Les arguments du Baron de Rio Branco ont convaincu l’arbitre suisse qui, par l’arrêt du 1er décembre 1900, a rendu un jugement favorable au Brésil.
Ce verdict a fixé la frontière maritime selon le thalweg (la ligne de plus grande profondeur d’un cours d’eau, c’est-à-dire le chenal principal où l’eau s’écoule avec le courant le plus fort) du fleuve Oiapoque et la frontière terrestre en suivant la ligne de partage des eaux du bassin amazonien, répondant ainsi aux revendications brésiliennes.

Cette victoire a consacré l’intégration définitive de l’Amapá au territoire national et, sur le plan historique, valut au baron sa nomination à la tête du ministère des Relations Extérieures, fonction qu’il occupa jusqu’à la fin de sa vie.
Le Traité d’Utrecht de 1713, mettant fin à la guerre de Succession d’Espagne, eut des répercussions majeures pour le Portugal et le Brésil.
Par ce traité, l’Espagne restitua au Portugal la colonie de Sacramento, sur le río de la Plata, et la France reconnut la souveraineté portugaise sur les territoires entre les fleuves Amazone et Oiapoque.
Cependant, l’interprétation de ce traité resta controversée, la France revendiquant environ 500 000 km², du Pará à l’est de l’actuel État de Roraima, tandis que le Portugal ne concédait à la France qu’une bande côtière au nord de l’Amazone.
Au XVIIIe siècle, la France occupa une partie de l’actuel Amapá et du Pará, territoires déclarés litigieux par l’empereur Dom Pedro II, en attente d’un arbitrage.
Dans une lettre à Joaquim Nabuco, le baron de Rio Branco ironisa sur les ambitions françaises de créer une «seconde France» en Amérique du Sud.
La découverte d’or dans le fleuve Calçoene à la fin du XIXe siècle attisa les tensions, culminant en 1895 avec une bataille sanglante à Vila do Espírito Santo do Amapá (aujourd’hui municipio d’Amapá).

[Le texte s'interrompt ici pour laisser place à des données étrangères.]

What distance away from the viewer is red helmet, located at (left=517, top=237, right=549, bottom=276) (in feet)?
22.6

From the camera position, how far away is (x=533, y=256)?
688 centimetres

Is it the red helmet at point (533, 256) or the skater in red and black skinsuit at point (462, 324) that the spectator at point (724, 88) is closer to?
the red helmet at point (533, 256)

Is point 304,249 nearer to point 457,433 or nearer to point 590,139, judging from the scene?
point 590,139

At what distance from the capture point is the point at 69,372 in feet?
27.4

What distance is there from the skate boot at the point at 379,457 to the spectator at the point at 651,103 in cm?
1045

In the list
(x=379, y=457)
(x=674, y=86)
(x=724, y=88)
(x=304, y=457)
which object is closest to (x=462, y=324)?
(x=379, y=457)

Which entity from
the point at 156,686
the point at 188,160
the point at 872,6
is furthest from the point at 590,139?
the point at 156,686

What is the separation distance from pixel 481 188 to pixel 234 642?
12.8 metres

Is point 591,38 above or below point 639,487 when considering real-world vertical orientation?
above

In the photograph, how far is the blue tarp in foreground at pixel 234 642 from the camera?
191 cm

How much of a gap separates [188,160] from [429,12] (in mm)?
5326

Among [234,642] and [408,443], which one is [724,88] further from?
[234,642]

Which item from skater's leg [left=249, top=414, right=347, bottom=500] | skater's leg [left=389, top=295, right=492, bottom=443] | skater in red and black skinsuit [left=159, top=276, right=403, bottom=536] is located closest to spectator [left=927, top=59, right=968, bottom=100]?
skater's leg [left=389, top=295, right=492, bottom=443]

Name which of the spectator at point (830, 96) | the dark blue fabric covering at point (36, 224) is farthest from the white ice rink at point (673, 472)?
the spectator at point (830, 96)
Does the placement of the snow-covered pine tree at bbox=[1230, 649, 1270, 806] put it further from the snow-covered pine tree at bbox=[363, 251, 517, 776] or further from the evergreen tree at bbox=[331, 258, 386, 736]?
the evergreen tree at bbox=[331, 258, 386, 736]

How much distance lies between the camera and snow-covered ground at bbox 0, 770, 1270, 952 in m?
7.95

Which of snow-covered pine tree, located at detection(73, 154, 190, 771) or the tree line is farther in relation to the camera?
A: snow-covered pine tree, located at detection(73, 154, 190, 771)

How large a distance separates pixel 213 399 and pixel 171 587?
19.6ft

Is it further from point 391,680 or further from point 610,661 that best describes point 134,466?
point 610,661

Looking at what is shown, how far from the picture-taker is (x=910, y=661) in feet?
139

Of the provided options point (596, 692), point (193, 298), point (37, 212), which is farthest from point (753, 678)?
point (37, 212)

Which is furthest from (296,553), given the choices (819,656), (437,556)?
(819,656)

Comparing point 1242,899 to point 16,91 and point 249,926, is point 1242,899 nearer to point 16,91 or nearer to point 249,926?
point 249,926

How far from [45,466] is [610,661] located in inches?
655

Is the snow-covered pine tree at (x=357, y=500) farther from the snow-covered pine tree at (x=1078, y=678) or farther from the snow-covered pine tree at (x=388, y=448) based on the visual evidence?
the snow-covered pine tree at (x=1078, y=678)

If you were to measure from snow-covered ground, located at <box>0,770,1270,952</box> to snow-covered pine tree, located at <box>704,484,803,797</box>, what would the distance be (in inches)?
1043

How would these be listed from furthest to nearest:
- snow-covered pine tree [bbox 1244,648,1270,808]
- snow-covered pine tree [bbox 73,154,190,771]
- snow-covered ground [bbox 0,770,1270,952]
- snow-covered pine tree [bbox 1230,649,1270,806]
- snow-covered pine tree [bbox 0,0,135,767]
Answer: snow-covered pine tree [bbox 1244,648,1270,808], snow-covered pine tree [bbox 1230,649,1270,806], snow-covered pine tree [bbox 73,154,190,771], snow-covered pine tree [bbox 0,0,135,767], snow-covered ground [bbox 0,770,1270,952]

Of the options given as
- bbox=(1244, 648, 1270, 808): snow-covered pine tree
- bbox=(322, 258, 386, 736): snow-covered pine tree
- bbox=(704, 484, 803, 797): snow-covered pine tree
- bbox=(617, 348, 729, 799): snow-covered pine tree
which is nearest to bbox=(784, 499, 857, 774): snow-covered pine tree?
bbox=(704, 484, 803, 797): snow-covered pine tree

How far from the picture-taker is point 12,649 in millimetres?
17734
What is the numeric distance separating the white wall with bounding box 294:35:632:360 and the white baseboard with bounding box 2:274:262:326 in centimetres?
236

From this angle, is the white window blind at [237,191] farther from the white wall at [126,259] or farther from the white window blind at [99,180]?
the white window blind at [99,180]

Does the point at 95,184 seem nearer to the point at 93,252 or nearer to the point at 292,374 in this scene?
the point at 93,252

Sous la direction de Francisco Xavier da Veiga Cabral, dit Cabralzinho, les Brésiliens repoussèrent une troupe française menée par le lieutenant Lunier, de la Légion étrangère, laissant une centaine de morts, dont Lunier.
Craignant une escalade militaire française, le Brésil envisagea de solliciter l’appui des États-Unis et de l’Angleterre pour dissuader la France.
Finalement, les deux parties optèrent pour un arbitrage suisse.

Selon le diplomate A. G. Araújo Jorge, le baron considérait ce différend comme plus complexe que celui avec l’Argentine.
Dans son mémoire présenté à l’arbitre suisse, Rio Branco s’appuya sur les travaux du naturaliste suisse Emílio Goeldi, spécialiste en botanique, zoologie et géologie, et sur ceux du géographe français Henri Coudreau, engagé par le gouverneur du Pará, Lauro Sodré, pour étudier les fleuves Tapajós et Xingu.
Le 1er décembre 1900, le président suisse Walter Hauser rend un verdict de 800 pages, rédigé en allemand, validant intégralement les revendications brésiliennes et contraignant la France à abandonner ses prétentions sur des milliers de kilomètres.
Cette victoire eut un retentissement mondial.
À Rio de Janeiro, Ruy Barbosa salua le baron, fils du vicomte de Rio Branco, pour avoir «doublé la gloire paternelle en réunifiant le territoire national».
Ainsi, la diplomatie brésilienne, héritière de la tradition portugaise, mit fin aux ambitions françaises d’établir un vaste département d’outre-mer dans la vallée septentrionale de l’Amazone.